ChatGPT and other natural language models have caused quite a bit of intrigue and anxiety lately. Governments and businesses are increasingly recognizing the role of pre-trained generative transformers (GPTs) in shaping the cybersecurity environment. This article discusses the implications of using his GPT in software development and its potential implications for cybersecurity in the age of artificial intelligence (AI). GPT can improve the efficiency and productivity of programmers, but it is not a replacement for human programmers because programming involves a complex decision-making process that goes beyond just writing code. And while GPT may help find shallow bugs to prevent short-lived vulnerabilities, it is unlikely to change the balance of power between attack and defense in cybersecurity.

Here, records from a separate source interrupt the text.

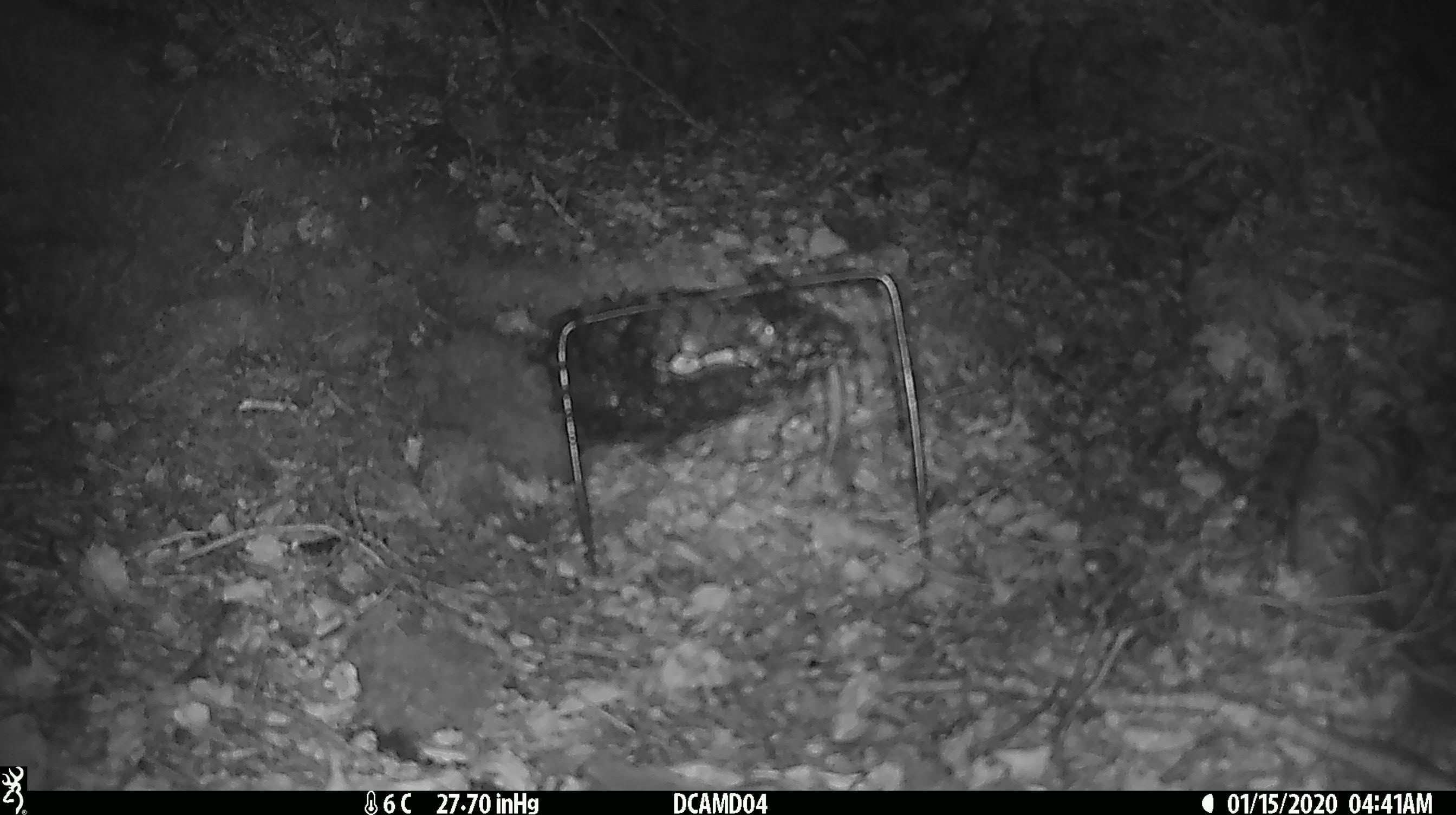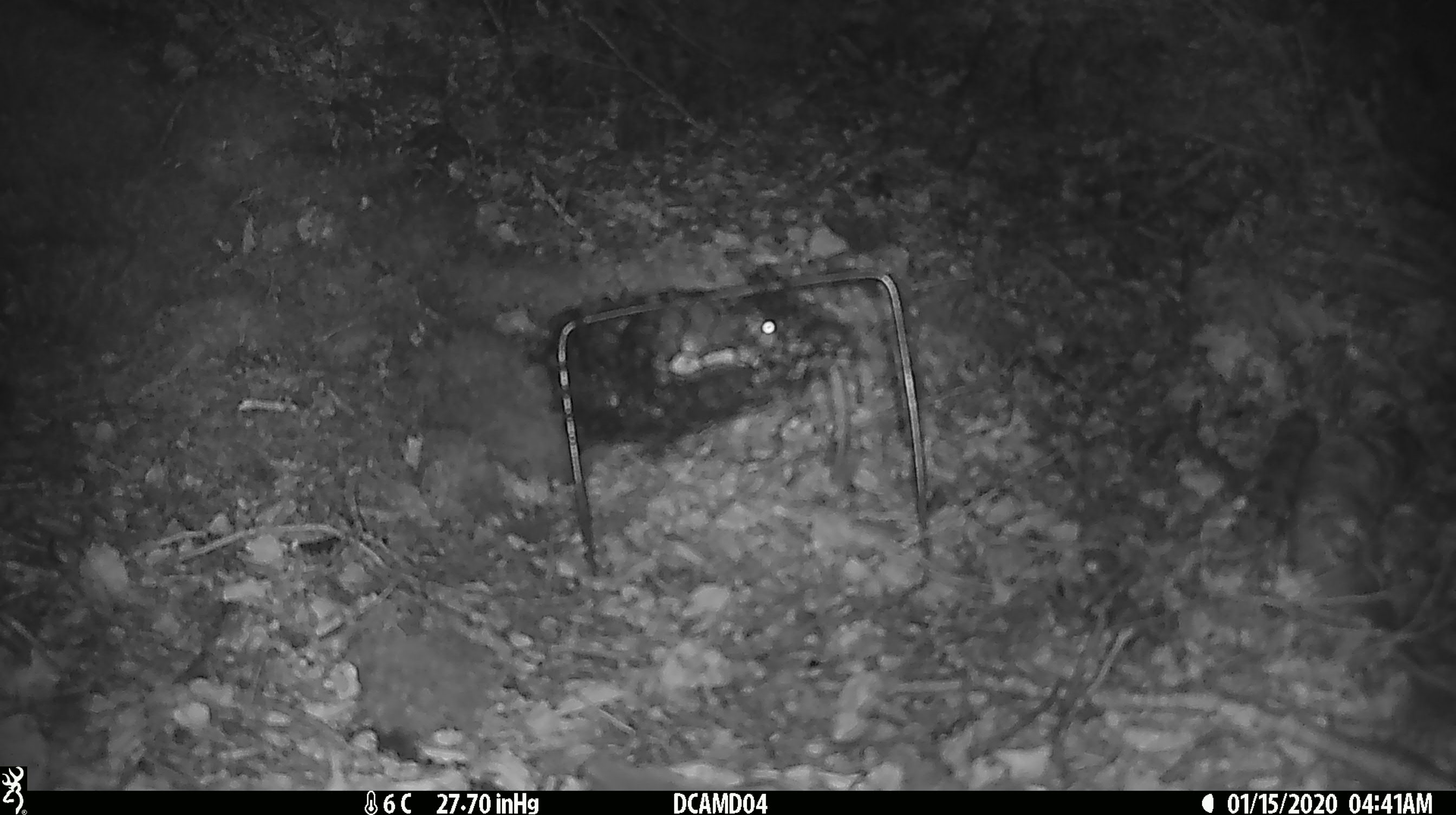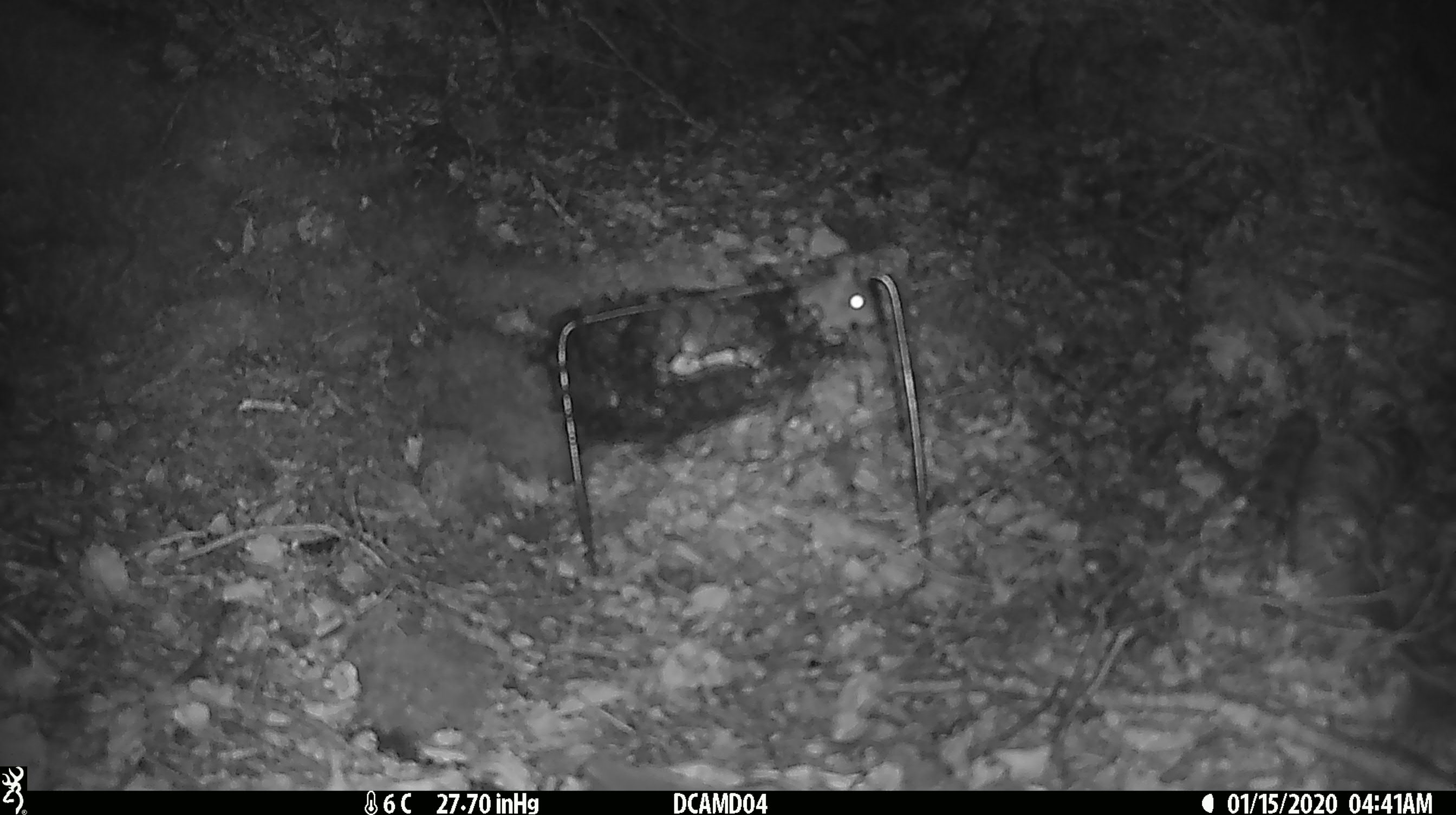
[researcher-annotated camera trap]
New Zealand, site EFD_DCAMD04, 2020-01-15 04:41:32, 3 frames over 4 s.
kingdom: Animalia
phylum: Chordata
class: Mammalia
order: Rodentia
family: Muridae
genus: Mus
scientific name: Mus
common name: mouse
Mouse (Mus).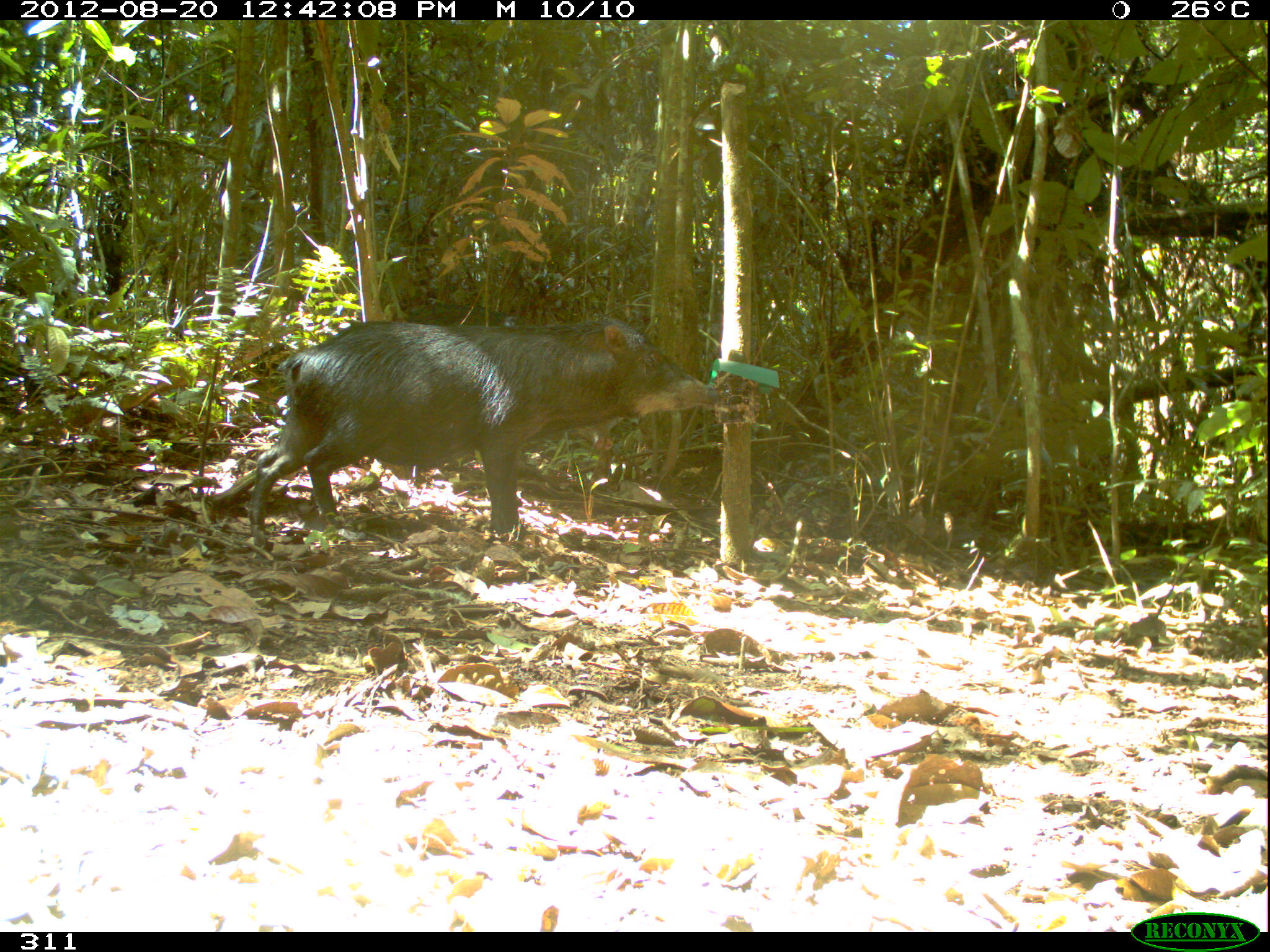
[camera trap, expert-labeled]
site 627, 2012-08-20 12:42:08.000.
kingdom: Animalia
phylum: Chordata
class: Mammalia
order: Artiodactyla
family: Tayassuidae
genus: Tayassu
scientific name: Tayassu pecari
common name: white-lipped peccary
Tayassu pecari (white-lipped peccary).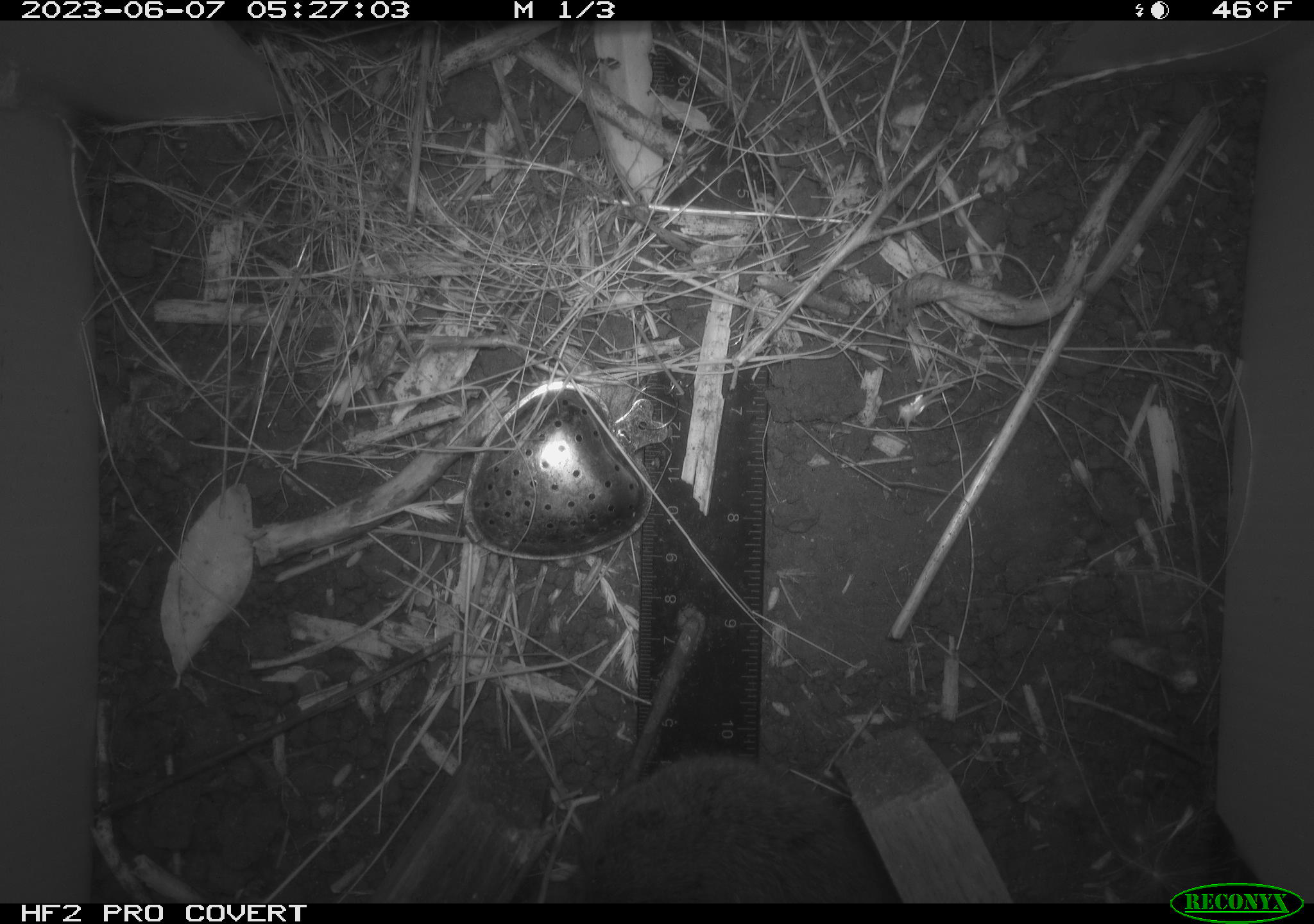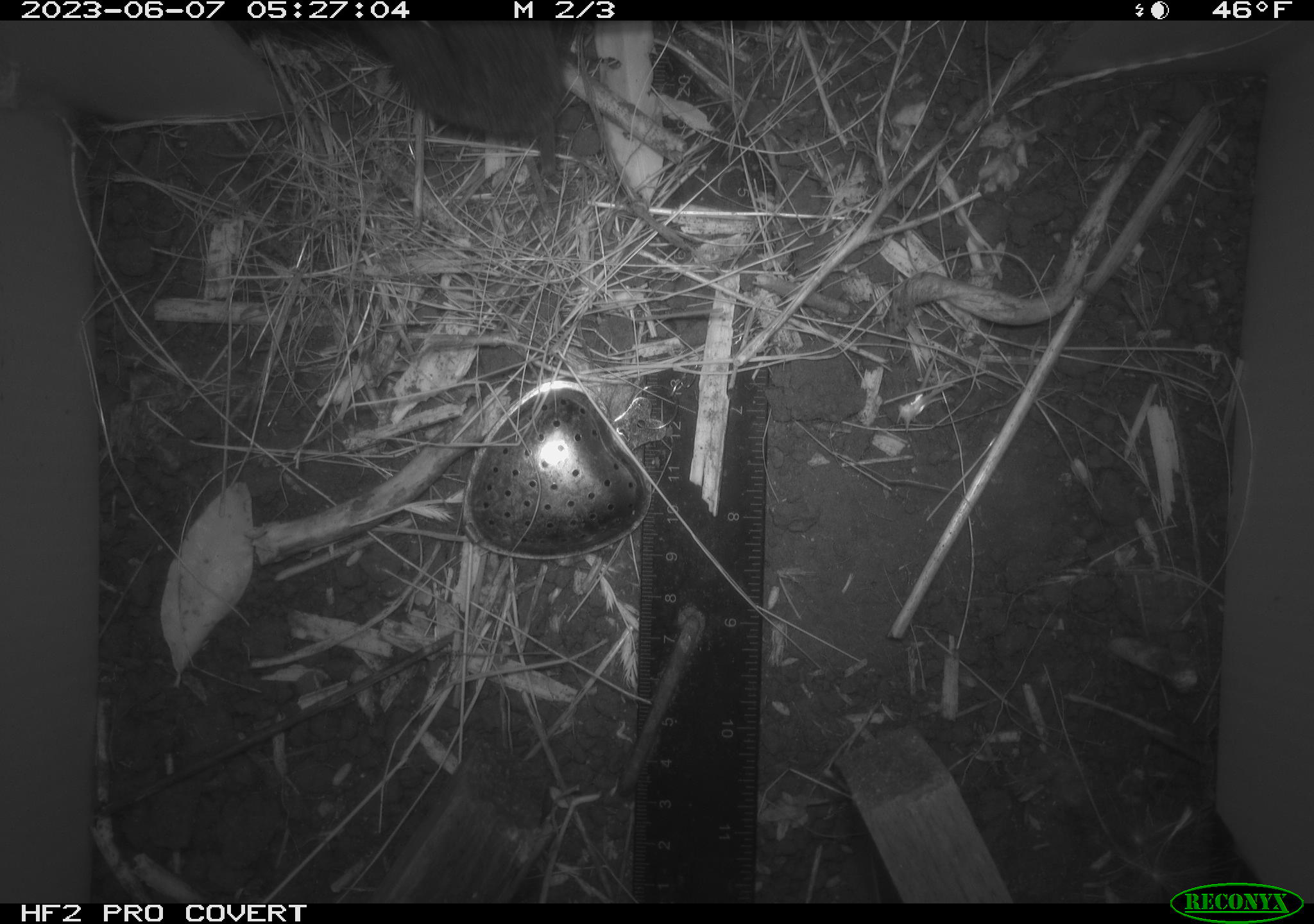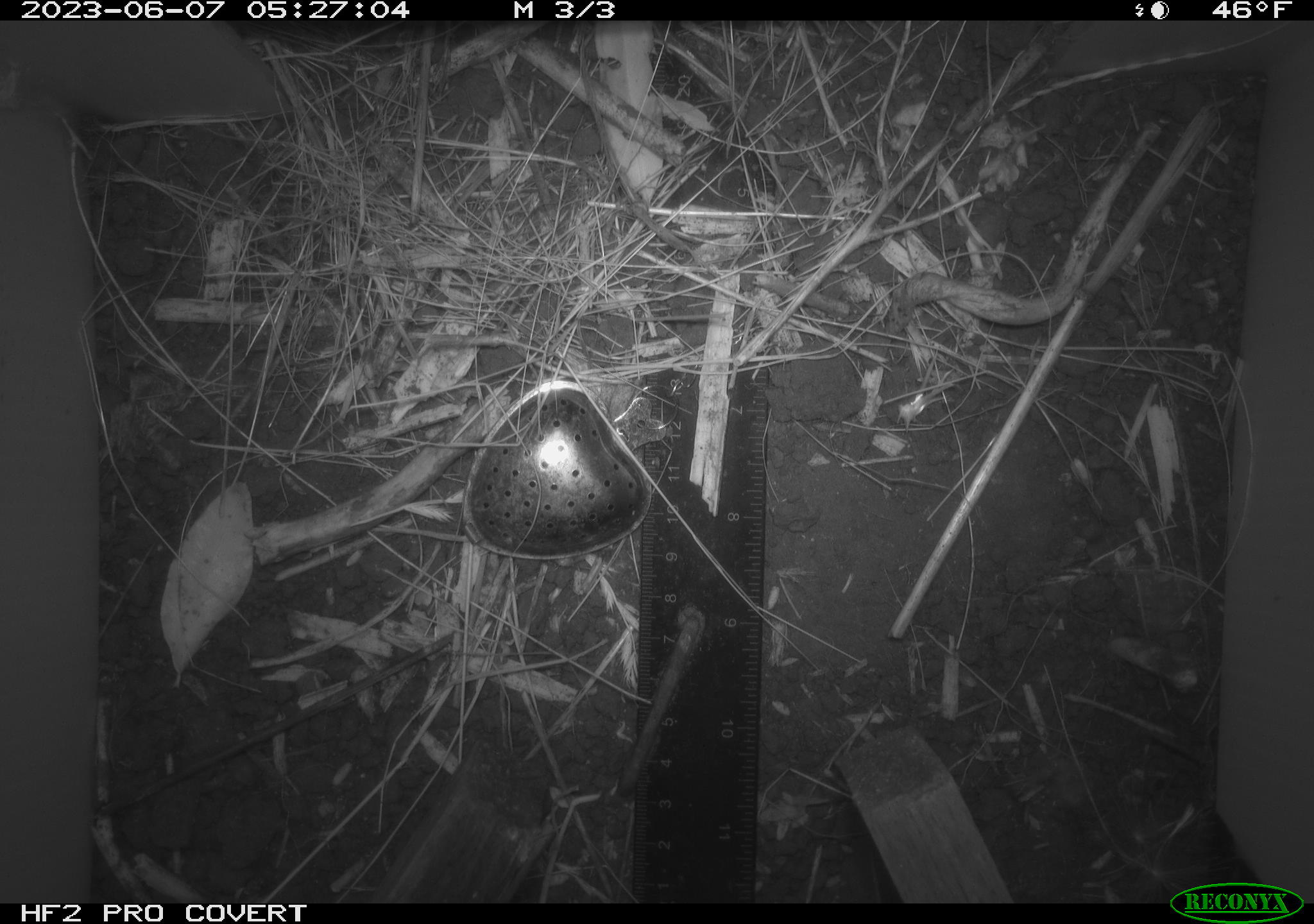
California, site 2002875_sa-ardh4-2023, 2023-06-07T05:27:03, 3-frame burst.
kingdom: Animalia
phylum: Chordata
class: Mammalia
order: Rodentia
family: Cricetidae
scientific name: Arvicolinae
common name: voles, lemmings, and muskrats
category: arvicolinae subfamily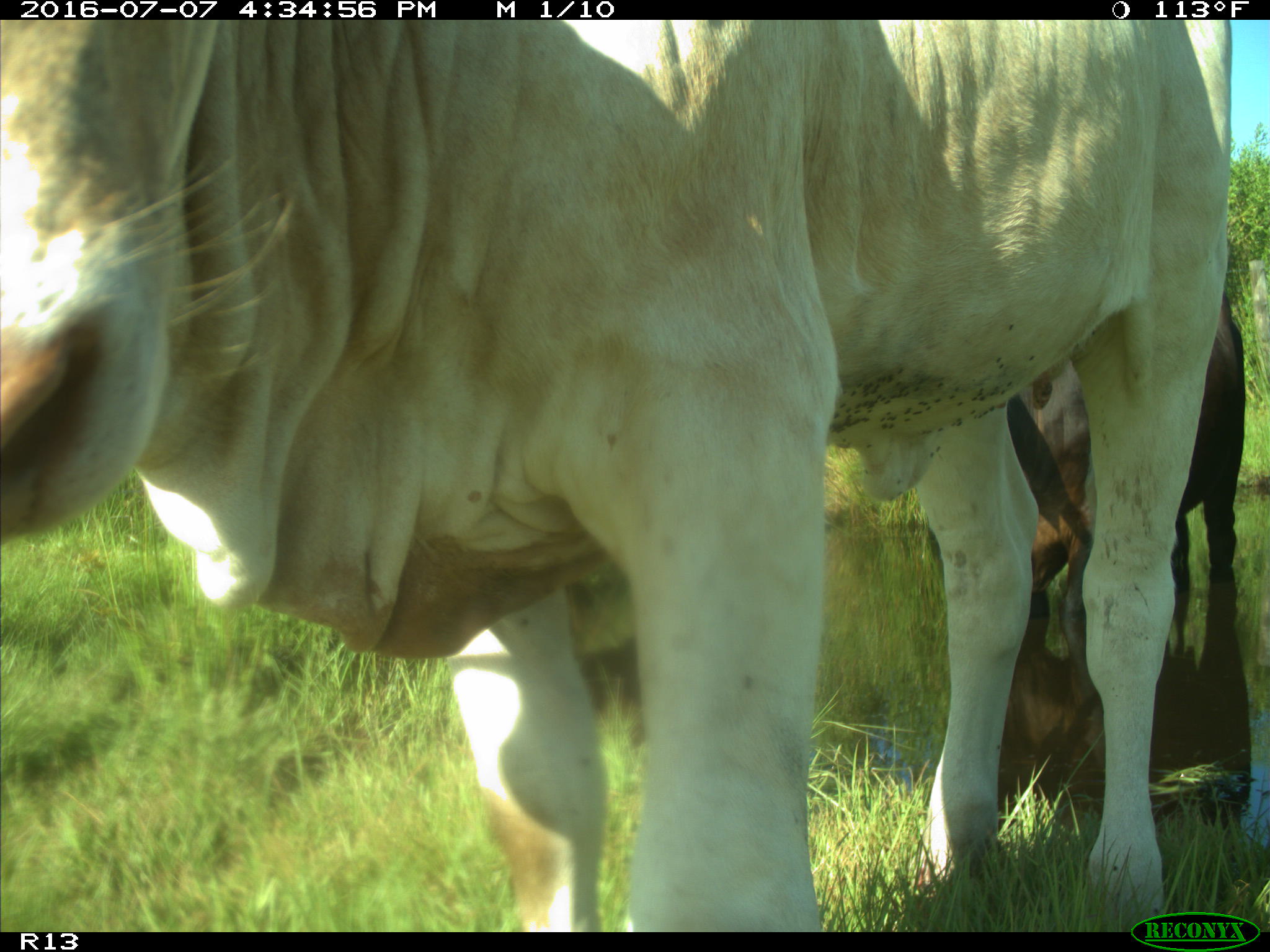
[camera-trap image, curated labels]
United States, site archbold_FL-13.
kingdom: Animalia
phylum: Chordata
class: Mammalia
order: Artiodactyla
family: Bovidae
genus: Bos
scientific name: Bos taurus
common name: domestic cow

Generative Pre-trained Transformers (GPT) are the current technology. From something like GPT-based Chat-GPT and bard programming assistant co-pilot, This modern form of machine learning-based AI is excitement, Astonishment, phone to outlaw or stop development, and social predictions are: Utopia To robot apocalypse.
Many still fear that this technology will disrupt society, more detailed commentator is beginning to spread.As we begin to understand How GPT works and Discussing how to best use them made the discussion more productive and less panicking.
Further discussion should focus on how the GPT can be used in policy areas. GPT is another example of a dual-use technology, beneficial for some applications but concerning for others. As governments influence the global security landscape, many are wondering how the GPT will change the balance of power between attack and defense in cybersecurity.In particular, if GPT Enable vulnerability discovery The rate of exploitation will increase, further swinging the delicate balance of cybersecurity in favor of attackers.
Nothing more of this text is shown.